**Information**
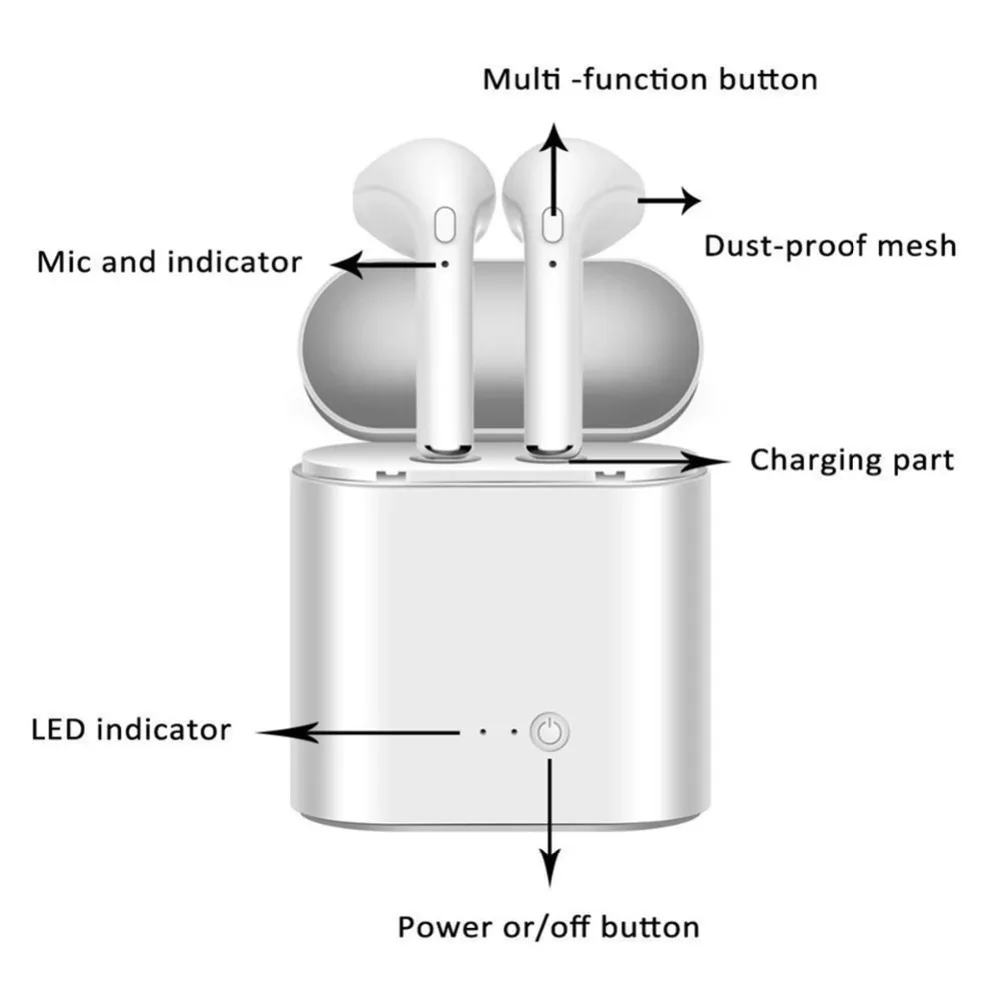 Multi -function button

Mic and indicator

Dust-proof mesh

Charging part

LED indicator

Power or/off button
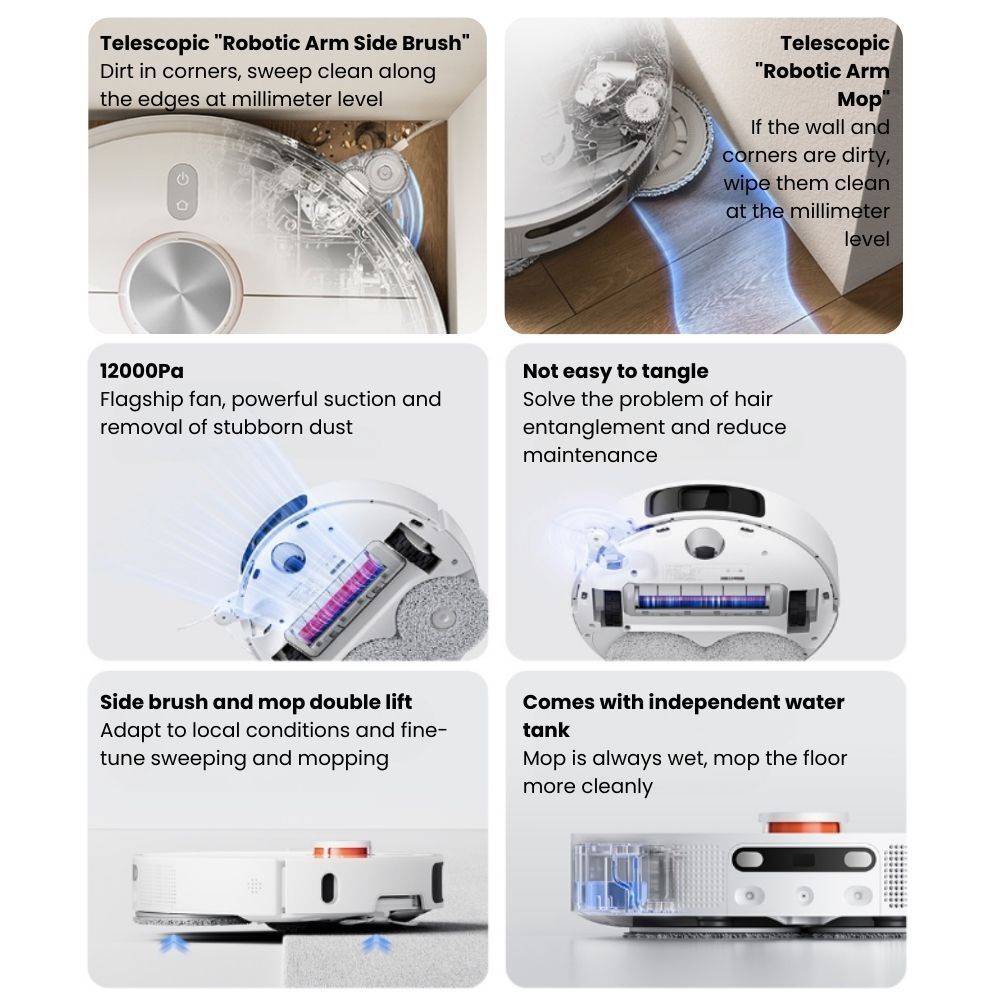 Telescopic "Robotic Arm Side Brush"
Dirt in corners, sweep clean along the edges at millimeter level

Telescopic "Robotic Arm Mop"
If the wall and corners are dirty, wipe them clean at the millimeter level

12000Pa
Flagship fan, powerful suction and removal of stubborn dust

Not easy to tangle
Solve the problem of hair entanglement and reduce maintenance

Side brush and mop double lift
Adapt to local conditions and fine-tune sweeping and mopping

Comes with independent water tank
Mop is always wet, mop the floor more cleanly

**To do**
Please transcribe, word for word, every line from the one containing "LED indicator" through the last line of the records, both included, and leave the pictures out.

**Worked solution**
LED indicator

Power or/off button
 Telescopic "Robotic Arm Side Brush"
Dirt in corners, sweep clean along the edges at millimeter level

Telescopic "Robotic Arm Mop"
If the wall and corners are dirty, wipe them clean at the millimeter level

12000Pa
Flagship fan, powerful suction and removal of stubborn dust

Not easy to tangle
Solve the problem of hair entanglement and reduce maintenance

Side brush and mop double lift
Adapt to local conditions and fine-tune sweeping and mopping

Comes with independent water tank
Mop is always wet, mop the floor more cleanly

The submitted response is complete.